When I started reading the sections on practical application, including observing the Sabbath, adopting a Daily Office (mini quiet times with God throughout your day), and developing a Rule of Life, that is, a set of spiritual and practical disciplines, my reading slowed way down and I started to bristle.
Call it immaturity, but I hate being told what to do. Tell me to do something, and I will likely run away, internally if not externally. If I can swing it, I’ll do exactly the opposite of what I was told to do. And yet my personality is perfectionism- and performance-based. So while I hate being told what to do and I kick and drag my feet every step of the way, I simultaneously find myself feeling deeply guilty and ashamed of the way I’m behaving.
I’m not volunteering to teach Sunday School, but my kids participate in it: guilty. I don’t need or want to feed the neighbor kids when they come over to play: more guilt. I either do quiet time with God in the morning or I don’t, but either way: guilt. Guilt that I did it for the wrong reasons – because I’m Supposed to or because I feel like I Need it, not really because I want to. Or, guilt that I didn’t do it.
Do I make these choices using healthy boundaries, knowing my limits, or is it selfishness? I don’t know if it’s that black and white. And as you can see, a lot of this guilt is over self-imposed expectations.
I took a step back from the book and then slowly read the last section, which was when the rubber really hits the road. He is very clear that whatever structure you put in place needs to work for you, come out of your gifts and personal needs, and be flexible to change as needed.
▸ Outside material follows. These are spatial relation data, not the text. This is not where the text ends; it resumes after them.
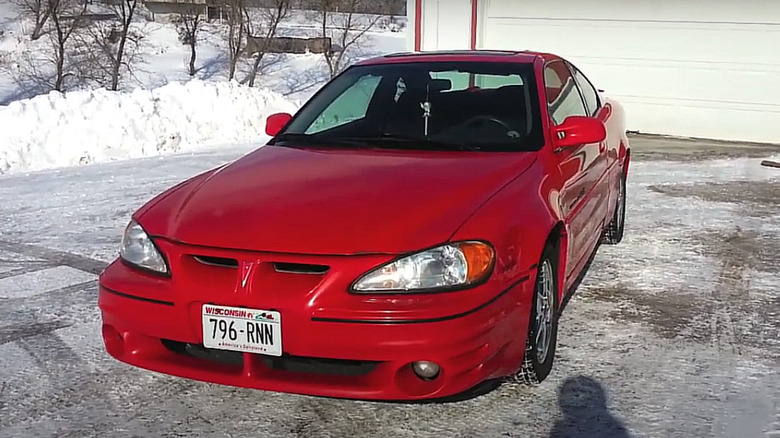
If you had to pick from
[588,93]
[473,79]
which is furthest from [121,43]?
[473,79]

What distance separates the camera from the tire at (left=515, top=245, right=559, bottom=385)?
A: 355 centimetres

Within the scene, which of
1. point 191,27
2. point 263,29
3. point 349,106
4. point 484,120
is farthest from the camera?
point 191,27

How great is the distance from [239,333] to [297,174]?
0.95 meters

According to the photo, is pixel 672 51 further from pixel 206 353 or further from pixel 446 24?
pixel 206 353

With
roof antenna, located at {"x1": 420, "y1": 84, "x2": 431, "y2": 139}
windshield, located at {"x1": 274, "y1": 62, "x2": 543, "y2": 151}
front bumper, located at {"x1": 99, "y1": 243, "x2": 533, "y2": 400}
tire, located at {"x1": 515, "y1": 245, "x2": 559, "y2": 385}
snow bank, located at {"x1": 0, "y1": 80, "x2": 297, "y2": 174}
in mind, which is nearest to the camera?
front bumper, located at {"x1": 99, "y1": 243, "x2": 533, "y2": 400}

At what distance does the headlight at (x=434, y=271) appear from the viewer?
301 cm

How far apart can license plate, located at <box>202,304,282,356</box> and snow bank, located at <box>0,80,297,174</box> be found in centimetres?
690

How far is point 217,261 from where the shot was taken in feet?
10.4

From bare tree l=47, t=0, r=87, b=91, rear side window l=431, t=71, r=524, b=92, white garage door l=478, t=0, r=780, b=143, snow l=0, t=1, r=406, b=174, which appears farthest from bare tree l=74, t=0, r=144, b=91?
rear side window l=431, t=71, r=524, b=92

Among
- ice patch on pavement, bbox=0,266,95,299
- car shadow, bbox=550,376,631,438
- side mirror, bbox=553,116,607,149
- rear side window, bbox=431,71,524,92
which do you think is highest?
rear side window, bbox=431,71,524,92

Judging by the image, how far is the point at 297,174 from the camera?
3777mm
I know I could use more of these intentional practices in my life. I’m always a little afraid of what will happen in my life if I really let God drive. What if I have to give up something I really like? (Sugar? Soca?) What if I have to sacrifice some part of myself I’m not ready to say goodbye to?
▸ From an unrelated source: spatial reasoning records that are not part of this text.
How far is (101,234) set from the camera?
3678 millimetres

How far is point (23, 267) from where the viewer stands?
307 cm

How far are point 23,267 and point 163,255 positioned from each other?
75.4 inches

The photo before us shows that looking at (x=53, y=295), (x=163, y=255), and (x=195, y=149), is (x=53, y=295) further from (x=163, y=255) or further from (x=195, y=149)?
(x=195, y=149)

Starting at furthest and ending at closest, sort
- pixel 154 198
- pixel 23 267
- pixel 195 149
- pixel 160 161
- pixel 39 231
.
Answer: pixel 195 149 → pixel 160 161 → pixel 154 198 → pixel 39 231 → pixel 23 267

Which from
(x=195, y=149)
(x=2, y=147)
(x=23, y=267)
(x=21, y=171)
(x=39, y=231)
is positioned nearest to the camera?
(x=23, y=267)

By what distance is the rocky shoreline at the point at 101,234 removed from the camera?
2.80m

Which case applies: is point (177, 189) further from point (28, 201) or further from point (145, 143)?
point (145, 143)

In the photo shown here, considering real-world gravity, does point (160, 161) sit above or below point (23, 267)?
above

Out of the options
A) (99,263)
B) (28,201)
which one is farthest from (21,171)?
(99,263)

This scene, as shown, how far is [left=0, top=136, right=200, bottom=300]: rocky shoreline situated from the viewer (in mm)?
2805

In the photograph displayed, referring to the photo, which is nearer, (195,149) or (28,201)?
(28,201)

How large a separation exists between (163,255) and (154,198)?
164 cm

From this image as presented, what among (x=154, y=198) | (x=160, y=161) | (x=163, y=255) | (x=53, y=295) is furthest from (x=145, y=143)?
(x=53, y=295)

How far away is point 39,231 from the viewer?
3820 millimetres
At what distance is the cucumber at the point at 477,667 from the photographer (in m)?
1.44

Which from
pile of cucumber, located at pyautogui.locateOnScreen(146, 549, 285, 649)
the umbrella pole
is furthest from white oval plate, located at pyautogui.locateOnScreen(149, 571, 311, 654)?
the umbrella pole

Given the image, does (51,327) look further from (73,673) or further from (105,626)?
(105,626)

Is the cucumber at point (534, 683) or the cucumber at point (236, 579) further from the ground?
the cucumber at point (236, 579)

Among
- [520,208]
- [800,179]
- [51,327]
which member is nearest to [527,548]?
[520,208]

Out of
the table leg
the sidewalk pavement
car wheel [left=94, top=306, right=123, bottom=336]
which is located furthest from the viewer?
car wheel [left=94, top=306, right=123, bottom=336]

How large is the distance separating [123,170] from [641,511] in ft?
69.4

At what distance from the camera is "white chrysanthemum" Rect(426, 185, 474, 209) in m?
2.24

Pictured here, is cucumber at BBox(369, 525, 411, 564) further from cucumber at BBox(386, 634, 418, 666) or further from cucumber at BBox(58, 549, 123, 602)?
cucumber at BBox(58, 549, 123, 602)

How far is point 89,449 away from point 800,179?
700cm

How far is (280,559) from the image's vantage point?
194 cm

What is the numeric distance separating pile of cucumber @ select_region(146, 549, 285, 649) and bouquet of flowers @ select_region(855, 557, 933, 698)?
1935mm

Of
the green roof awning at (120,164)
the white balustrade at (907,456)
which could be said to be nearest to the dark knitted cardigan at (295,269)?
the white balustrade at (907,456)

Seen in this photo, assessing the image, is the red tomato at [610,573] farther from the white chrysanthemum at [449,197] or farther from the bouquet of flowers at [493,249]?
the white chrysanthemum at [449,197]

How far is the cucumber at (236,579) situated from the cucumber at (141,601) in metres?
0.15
Ultimately, though, I think what it comes down to is that the God I believe in is a God of Love, but I behave towards him as though he were a disapproving parent, watching me and waiting for me to mess up. So not allowing Him to work in my life is not only shooting myself in the foot if He is who He says He is, but it’s also showing Him that I don’t trust Him to have my best interest at heart.
I’m still mulling over what practices I could put into place in my life that would invite God to be part of my moment-to-moment living more than He is now. One way I’ve already experienced a shift is in the way I observe the Sabbath, which Scazzero says is defined by the practices of stopping, resting, delight, and contemplation. I’ll probably visit that over a series of short posts, but the change for me has involved more a shift in perspective and intentionality rather than a big behavioral change.
In short, I found EHS to be readable, practical, and thought provoking: A real challenge to upping my spiritual practice. I’m looking forward to seeing how I can continue to use what I learned to open myself to God’s work in my life.